Schreiben Sie aus den Datensätzen unten die Zeilen wortgetreu ab. Beginnen Sie bei der Zeile mit „From the camera, what“ und hören Sie nach der Zeile mit „How distant are“ auf.

══ Extrahierte Daten ══

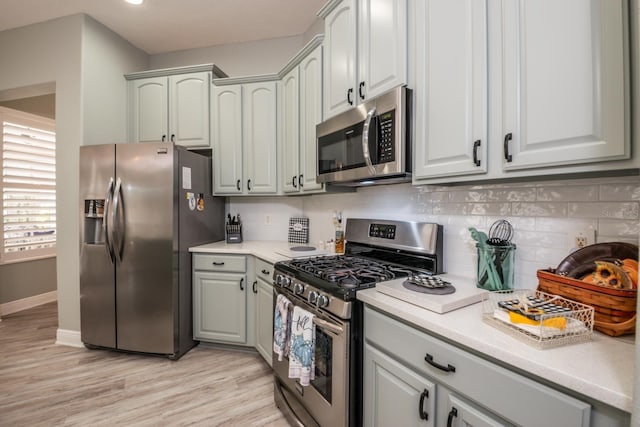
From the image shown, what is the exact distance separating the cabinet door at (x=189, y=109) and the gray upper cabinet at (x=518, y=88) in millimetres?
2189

═══
══ Extrahierte Daten ══

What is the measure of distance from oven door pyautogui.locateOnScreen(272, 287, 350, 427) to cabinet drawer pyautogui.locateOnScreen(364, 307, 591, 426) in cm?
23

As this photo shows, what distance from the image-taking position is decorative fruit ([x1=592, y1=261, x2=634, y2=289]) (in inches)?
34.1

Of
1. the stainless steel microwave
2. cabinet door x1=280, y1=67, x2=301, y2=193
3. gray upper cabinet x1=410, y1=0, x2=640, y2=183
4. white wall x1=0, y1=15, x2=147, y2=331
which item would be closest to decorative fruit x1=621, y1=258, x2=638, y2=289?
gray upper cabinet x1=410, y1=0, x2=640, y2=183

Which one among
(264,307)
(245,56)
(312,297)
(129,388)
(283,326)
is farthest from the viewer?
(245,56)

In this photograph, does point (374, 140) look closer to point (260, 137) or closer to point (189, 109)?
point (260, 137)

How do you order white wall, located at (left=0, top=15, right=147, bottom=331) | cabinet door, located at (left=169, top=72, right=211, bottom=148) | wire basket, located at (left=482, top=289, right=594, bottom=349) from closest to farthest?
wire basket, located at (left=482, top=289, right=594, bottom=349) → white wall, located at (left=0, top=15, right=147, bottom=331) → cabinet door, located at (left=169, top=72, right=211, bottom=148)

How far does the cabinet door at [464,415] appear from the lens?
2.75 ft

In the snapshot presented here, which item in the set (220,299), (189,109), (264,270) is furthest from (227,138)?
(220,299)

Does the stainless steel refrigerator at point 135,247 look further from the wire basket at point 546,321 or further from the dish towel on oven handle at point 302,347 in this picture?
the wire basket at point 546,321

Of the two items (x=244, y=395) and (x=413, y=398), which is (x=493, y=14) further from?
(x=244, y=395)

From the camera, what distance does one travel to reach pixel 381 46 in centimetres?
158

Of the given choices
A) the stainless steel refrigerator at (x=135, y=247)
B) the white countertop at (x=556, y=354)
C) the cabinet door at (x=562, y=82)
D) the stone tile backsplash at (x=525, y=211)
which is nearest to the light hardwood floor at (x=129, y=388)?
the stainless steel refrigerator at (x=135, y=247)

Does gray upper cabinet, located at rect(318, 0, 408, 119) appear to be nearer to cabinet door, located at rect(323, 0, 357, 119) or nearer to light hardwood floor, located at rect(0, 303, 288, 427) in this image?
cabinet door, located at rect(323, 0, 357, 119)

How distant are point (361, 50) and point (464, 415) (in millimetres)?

═══

## Antwort zur Übung
From the camera, what distance does one travel to reach pixel 381 46 in centimetres?
158

Of the given choices
A) the stainless steel refrigerator at (x=135, y=247)
B) the white countertop at (x=556, y=354)
C) the cabinet door at (x=562, y=82)
D) the stone tile backsplash at (x=525, y=211)
which is nearest to the light hardwood floor at (x=129, y=388)?
the stainless steel refrigerator at (x=135, y=247)

Does gray upper cabinet, located at rect(318, 0, 408, 119) appear to be nearer to cabinet door, located at rect(323, 0, 357, 119) or nearer to light hardwood floor, located at rect(0, 303, 288, 427) in this image?
cabinet door, located at rect(323, 0, 357, 119)

How distant are point (361, 50) and point (464, 415) (in millimetres)?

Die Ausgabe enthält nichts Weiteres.